Manufacturing Efficiency
PGIPL's operational efficiency was severely hampered by weather, losing approximately 26% of available working days in Q2 FY26 due to heavy rains.
Strategic Growth
Growth Strategy
The company is pursuing a Composite Scheme of Arrangement to streamline its corporate structure. Growth is targeted through its diversified subsidiaries including Almondz Global Securities (market operations) and Almondz Finanz (lending), while managing industrial volatility in subsidiaries like PGIPL.
Products & Services
Investment banking, stock broking, debt and equity market operations, NBFC financing, healthcare services, and industrial manufacturing (via PGIPL).
Brand Portfolio
Avonmore, Almondz.
Strategic Alliances
The group operates through a network of subsidiaries including Almondz Global Securities Ltd, Acrokx Reality Pvt Ltd, and Almondz Finanz Ltd.
External Factors
Industry Trends
The financial services industry is shifting toward consolidated corporate structures for better regulatory compliance and capital efficiency, evidenced by Avonmore's pending Scheme of Arrangement.
Competitive Landscape
Competes with other diversified financial services firms and NBFCs in the Indian market.
Competitive Moat
The company maintains a diversified financial services moat through its subsidiaries (Almondz), providing a mix of fee-based and fund-based income, though this is susceptible to market cycles and environmental disruptions.
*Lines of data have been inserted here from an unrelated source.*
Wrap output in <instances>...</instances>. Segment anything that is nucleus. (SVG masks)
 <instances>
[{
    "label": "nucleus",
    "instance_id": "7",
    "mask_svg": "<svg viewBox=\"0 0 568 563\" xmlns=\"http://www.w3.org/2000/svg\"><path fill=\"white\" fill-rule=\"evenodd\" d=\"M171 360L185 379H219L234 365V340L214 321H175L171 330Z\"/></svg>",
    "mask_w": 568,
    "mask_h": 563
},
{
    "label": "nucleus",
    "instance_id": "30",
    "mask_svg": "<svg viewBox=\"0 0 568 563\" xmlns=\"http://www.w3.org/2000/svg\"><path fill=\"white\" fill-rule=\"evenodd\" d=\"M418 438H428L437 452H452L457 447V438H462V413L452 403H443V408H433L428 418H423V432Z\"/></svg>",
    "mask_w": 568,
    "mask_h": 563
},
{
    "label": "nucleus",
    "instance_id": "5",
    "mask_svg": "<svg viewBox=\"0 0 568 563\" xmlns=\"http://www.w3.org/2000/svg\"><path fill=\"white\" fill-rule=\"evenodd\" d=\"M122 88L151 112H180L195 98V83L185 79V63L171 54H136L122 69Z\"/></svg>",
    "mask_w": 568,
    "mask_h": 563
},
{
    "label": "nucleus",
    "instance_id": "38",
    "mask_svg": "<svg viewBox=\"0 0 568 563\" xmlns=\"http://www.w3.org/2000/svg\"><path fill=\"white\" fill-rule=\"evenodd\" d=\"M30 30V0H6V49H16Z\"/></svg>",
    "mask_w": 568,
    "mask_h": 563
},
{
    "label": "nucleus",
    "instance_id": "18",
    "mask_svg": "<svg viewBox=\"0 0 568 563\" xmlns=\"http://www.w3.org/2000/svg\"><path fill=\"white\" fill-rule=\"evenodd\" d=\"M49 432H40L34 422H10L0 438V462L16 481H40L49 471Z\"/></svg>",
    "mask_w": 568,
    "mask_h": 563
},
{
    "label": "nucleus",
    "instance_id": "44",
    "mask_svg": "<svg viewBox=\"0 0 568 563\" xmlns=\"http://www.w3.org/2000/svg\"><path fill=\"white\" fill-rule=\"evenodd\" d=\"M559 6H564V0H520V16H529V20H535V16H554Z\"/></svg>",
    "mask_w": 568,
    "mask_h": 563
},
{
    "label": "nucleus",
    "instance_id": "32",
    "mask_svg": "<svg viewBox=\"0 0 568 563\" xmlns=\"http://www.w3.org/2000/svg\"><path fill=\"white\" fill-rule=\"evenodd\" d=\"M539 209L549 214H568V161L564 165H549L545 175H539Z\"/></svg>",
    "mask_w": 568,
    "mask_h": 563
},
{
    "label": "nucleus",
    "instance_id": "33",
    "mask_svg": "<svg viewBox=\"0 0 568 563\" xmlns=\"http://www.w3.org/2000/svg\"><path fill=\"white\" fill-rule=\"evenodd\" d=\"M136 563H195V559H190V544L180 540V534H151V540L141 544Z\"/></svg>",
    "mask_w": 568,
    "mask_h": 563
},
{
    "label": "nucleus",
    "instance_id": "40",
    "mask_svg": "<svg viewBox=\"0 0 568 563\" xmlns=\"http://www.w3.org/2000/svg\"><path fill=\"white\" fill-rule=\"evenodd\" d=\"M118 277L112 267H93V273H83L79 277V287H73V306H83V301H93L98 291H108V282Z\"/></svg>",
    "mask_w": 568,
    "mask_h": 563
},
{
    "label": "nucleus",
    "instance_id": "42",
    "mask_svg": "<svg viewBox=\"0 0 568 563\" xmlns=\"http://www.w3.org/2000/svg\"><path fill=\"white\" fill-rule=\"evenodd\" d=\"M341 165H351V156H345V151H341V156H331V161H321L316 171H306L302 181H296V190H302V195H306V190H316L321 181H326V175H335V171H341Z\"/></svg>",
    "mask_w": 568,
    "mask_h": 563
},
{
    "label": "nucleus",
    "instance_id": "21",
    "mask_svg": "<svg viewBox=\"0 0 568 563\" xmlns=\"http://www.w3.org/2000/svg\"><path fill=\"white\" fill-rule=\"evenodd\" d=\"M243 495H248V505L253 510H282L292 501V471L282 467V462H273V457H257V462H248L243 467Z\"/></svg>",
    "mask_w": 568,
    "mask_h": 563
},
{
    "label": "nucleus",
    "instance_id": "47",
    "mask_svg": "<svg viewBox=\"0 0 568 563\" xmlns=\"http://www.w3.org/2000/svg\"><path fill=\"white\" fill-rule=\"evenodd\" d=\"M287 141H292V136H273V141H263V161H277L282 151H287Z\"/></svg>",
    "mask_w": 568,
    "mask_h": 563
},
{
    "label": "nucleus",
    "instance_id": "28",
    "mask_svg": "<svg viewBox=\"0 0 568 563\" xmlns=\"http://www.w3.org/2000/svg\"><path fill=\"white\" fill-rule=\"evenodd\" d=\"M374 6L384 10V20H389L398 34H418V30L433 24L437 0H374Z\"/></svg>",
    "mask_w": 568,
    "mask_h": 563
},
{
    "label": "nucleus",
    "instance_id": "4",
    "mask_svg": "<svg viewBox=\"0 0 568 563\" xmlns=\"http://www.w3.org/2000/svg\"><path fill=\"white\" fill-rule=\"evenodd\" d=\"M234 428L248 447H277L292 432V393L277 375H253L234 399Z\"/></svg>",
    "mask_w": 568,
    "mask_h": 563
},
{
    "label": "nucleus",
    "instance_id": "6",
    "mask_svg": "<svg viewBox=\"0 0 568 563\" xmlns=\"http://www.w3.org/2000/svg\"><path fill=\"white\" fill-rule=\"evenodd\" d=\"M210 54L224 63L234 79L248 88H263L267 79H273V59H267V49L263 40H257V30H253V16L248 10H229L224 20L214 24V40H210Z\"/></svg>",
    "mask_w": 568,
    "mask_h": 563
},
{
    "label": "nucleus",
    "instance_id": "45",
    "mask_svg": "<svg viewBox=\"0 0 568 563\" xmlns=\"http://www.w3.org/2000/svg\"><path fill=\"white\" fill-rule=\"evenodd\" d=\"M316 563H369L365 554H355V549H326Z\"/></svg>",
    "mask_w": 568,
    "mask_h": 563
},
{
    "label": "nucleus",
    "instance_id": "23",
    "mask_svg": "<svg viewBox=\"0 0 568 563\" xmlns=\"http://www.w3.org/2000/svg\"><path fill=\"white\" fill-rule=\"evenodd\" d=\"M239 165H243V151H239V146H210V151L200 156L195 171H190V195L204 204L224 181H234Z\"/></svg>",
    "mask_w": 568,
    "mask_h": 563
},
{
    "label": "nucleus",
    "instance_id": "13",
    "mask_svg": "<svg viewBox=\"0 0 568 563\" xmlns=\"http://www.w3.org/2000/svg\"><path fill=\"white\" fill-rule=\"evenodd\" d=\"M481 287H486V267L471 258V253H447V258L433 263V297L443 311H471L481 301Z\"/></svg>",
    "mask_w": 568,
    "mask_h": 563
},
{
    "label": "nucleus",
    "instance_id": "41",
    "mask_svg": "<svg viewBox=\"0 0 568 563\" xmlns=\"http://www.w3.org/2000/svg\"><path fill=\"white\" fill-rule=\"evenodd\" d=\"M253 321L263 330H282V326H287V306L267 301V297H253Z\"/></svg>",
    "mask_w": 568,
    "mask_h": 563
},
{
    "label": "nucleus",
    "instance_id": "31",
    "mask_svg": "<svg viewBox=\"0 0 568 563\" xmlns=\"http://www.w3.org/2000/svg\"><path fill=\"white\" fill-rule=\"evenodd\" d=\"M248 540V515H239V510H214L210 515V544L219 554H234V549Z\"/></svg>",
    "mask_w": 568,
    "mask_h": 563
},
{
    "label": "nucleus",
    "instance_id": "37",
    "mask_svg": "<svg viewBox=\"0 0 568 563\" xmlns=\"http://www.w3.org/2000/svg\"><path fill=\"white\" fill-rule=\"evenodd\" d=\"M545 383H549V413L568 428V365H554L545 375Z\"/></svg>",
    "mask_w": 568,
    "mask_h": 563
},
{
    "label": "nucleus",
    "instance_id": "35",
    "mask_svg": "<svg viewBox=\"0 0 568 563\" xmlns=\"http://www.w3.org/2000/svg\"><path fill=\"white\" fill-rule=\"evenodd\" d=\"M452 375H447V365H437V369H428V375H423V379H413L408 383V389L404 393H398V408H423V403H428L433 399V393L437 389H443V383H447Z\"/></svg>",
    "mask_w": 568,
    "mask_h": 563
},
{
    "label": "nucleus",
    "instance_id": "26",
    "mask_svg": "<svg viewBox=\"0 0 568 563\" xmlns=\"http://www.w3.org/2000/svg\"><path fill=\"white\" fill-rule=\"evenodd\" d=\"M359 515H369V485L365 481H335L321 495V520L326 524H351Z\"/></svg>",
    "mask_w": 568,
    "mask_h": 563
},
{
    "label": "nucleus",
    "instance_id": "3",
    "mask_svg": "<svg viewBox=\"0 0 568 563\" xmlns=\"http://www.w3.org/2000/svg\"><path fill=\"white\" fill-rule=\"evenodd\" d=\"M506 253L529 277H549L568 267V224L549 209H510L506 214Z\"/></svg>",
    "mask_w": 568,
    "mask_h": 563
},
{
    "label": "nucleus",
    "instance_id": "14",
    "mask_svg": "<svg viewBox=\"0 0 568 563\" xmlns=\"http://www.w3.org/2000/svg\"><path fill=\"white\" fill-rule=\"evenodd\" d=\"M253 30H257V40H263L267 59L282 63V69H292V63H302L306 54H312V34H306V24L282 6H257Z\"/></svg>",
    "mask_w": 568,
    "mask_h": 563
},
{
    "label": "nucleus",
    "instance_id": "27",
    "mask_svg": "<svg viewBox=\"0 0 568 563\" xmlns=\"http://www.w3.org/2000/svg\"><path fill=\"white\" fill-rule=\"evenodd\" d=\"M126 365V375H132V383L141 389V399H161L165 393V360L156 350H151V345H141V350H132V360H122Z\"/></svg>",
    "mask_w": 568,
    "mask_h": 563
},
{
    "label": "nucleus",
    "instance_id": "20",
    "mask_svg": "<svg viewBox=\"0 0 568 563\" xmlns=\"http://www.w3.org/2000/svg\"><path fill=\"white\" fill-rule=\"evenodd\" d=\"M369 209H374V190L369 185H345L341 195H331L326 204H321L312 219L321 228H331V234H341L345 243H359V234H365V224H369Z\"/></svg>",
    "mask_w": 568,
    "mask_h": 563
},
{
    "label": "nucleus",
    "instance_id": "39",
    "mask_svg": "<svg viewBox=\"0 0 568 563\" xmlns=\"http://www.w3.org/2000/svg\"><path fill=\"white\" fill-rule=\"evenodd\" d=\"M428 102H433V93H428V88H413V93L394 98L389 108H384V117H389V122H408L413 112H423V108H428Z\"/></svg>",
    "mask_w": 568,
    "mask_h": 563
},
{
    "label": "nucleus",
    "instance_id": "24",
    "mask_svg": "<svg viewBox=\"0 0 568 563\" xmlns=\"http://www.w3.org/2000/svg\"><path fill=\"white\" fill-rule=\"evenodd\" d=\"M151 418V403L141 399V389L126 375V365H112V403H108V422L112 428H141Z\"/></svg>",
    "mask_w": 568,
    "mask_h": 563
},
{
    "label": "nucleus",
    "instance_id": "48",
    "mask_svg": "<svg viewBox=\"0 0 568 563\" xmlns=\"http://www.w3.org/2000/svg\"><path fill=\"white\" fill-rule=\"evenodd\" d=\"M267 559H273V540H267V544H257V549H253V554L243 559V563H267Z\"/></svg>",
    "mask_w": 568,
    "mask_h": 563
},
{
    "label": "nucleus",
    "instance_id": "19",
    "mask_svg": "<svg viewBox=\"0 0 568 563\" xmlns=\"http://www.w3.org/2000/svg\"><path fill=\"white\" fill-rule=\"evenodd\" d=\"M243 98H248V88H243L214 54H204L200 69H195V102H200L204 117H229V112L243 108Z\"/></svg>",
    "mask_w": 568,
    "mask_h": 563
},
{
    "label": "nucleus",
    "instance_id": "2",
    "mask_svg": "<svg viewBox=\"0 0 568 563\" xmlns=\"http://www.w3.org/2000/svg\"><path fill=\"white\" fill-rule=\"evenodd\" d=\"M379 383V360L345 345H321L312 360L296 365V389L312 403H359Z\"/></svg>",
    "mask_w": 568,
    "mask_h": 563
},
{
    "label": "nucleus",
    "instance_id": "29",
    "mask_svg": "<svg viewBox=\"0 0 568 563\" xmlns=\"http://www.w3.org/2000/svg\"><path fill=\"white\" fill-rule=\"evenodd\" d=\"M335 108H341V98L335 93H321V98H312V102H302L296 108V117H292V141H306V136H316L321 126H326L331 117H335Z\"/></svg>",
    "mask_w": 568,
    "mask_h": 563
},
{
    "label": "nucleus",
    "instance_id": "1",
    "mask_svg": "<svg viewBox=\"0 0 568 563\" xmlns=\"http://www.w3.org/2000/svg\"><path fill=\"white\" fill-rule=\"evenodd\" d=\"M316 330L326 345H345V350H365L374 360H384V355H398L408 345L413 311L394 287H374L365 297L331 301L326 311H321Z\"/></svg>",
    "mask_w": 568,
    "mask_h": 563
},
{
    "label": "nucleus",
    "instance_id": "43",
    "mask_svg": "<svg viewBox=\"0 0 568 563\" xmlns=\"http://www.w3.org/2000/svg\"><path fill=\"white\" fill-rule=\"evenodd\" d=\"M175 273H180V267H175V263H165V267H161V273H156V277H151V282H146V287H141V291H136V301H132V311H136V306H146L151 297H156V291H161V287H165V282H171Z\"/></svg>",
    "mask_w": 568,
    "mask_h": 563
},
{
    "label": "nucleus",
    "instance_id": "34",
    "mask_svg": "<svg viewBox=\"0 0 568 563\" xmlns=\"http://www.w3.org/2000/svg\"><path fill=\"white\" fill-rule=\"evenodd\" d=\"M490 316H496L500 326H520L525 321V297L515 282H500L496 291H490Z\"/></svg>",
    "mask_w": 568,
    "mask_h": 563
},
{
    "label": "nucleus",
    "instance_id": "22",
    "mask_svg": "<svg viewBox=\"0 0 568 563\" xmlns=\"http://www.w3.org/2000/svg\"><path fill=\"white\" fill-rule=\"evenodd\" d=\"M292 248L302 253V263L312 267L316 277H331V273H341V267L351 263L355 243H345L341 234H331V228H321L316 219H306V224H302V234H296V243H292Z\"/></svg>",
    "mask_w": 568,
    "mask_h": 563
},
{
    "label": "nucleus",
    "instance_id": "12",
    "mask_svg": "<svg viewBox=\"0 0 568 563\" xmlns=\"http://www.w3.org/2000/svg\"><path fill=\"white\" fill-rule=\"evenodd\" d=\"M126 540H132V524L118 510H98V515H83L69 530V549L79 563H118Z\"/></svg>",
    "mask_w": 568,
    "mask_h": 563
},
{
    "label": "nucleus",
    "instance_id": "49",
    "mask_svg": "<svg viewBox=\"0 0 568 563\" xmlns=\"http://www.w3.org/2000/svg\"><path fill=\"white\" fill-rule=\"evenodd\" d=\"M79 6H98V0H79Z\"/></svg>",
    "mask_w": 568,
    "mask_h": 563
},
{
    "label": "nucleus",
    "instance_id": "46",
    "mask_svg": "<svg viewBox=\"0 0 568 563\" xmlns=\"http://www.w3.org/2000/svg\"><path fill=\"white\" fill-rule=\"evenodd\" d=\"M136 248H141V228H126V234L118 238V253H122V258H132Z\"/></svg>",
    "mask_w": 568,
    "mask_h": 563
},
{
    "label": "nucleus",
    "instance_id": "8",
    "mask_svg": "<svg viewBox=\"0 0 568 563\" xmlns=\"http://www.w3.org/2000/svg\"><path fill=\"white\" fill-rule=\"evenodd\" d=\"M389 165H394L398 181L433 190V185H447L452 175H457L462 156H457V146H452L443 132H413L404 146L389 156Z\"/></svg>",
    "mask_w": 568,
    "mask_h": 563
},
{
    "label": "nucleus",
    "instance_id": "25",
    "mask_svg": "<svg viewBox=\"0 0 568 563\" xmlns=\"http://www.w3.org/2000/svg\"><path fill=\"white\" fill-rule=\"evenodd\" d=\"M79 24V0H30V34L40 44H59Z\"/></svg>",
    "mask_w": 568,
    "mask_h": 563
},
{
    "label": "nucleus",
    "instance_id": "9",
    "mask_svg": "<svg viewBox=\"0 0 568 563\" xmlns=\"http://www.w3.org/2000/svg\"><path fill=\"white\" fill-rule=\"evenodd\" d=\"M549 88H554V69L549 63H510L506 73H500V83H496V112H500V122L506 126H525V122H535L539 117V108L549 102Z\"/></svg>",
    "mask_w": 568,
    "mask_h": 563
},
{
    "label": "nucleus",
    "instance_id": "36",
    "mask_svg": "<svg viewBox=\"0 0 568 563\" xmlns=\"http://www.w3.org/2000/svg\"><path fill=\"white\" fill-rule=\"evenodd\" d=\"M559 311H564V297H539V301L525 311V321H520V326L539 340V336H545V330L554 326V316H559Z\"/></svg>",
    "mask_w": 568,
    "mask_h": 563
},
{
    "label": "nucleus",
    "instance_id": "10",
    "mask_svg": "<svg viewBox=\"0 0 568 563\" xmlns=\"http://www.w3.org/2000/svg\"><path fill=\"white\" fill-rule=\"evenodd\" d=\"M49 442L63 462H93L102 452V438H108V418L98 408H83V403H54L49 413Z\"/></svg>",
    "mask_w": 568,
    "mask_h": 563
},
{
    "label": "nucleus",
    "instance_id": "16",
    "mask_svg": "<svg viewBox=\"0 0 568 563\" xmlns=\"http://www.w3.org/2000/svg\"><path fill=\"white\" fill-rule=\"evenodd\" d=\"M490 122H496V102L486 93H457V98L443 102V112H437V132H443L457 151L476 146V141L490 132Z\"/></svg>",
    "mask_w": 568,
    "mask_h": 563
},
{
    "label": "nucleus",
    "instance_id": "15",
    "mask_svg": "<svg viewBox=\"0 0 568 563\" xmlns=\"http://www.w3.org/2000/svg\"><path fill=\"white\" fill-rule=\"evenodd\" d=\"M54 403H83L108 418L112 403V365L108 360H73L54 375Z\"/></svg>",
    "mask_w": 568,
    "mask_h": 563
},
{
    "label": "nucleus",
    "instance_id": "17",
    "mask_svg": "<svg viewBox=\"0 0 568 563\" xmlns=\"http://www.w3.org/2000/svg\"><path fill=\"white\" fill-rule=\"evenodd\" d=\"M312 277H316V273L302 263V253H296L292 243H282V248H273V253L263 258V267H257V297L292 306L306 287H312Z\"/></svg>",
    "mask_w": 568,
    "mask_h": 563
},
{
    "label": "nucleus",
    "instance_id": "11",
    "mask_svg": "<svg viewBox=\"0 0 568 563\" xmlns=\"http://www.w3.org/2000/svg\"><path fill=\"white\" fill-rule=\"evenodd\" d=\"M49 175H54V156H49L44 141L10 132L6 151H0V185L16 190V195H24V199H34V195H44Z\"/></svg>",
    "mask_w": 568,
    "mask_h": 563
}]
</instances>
Macro Economic Sensitivity
Highly sensitive to capital market performance, which dictates 'Fees and Commission' income (83.3% of Q2 revenue) and fair value gains on investments.
Regulatory & Governance
Industry Regulations
Operations are governed by the Companies Act 2013 and Ind-AS accounting standards. The pending Composite Scheme of Arrangement requires approval from Stock Exchanges and other regulatory bodies.
Taxation Policy Impact
The company provided for current tax of INR 0.63 Cr for the half-year ended Sept 30, 2025.
Legal Contingencies
The company has a pending Composite Scheme of Arrangement filed with Stock Exchanges. A proposed preferential issue of equity shares was withdrawn specifically to avoid legal/regulatory complications regarding capital structure changes during this approval period.
Risk Analysis
Key Uncertainties
Regulatory risk regarding the approval of the Scheme of Arrangement and environmental risk (weather-related shutdowns) which recently reduced subsidiary profits by 65% QoQ (INR 3.67 Cr vs INR 10.55 Cr).
Credit & Counterparty Risk
Finance activities segment assets stand at INR 91.75 Cr, representing significant credit exposure to borrowers through its NBFC arm.